The rally underway in the U.S. dollar index has begun to bear on commodity prices. Gold and silver in particular have been hard hit by the dollar rally. The dollar confirmed its bear market rally by breaking out above its 30-week moving average. Many are now asking, "Is this the end of the dollar bear market -- and the end of the commodities bull market?" Let's try to answer this question by turning to the charts.
The above weekly chart of the dollar index shows the recent breakout and rally to higher levels over the past few weeks. But is this a sustainable rally? The chart suggests not. Note that while the dollar found support along the outer rim of a parabolic bowl pattern in the weekly chart, the bottom made earlier this year was actually past the mid-point, or "vertex," of the bowl. Whenever price fails to bottom at or before the mid-point, the parabolic bowl usually breaks down and price continues to decline. This failure of the dollar to bottom last summer (when the mid-point of the bowl was reached) strongly suggests the bowl will fail and that the dollar rally will soon falter.
Here is another chart worth examining.

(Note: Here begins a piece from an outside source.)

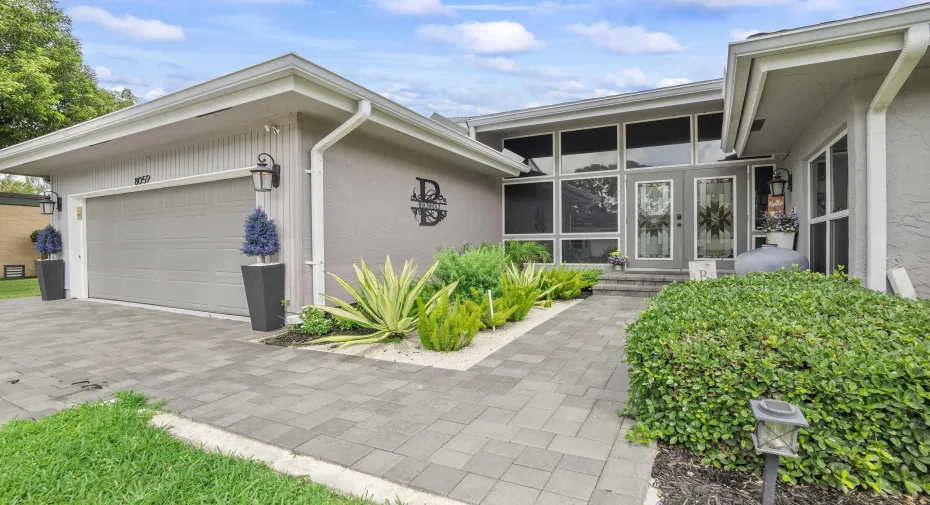 8059 Buttonwood Cir_002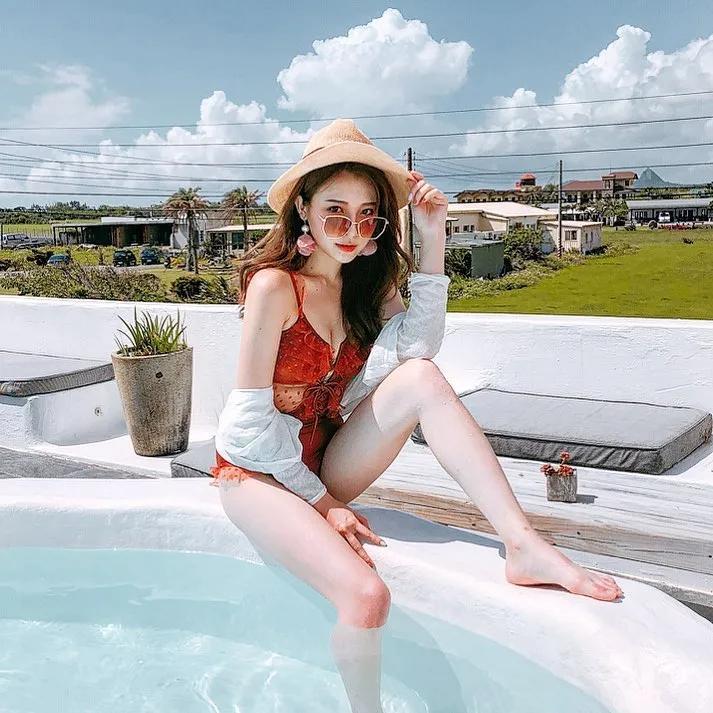 颜值高得不像话！「可熙Serena」水灵媚眼一眨狂漏电，白嫩雪乳献出美沟有够销魂！-小湿妹图(3)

It's the long-term monthly chart of the dollar index. Note the presence of a much larger parabolic bowl pattern. The mid-point of this parabola hasn't even been reached yet, which is another reason I believe the dollar hasn't yet seen its final low. Note also the multiple downtrend lines that haven't been broken yet.
This chart suggests there will likely be a re-test of the 2004 lows in the not-too-distant future and possibly even a lower low in the dollar. This should in turn lift pressure from off commodities (including gold) and allow them to resume the uptrend.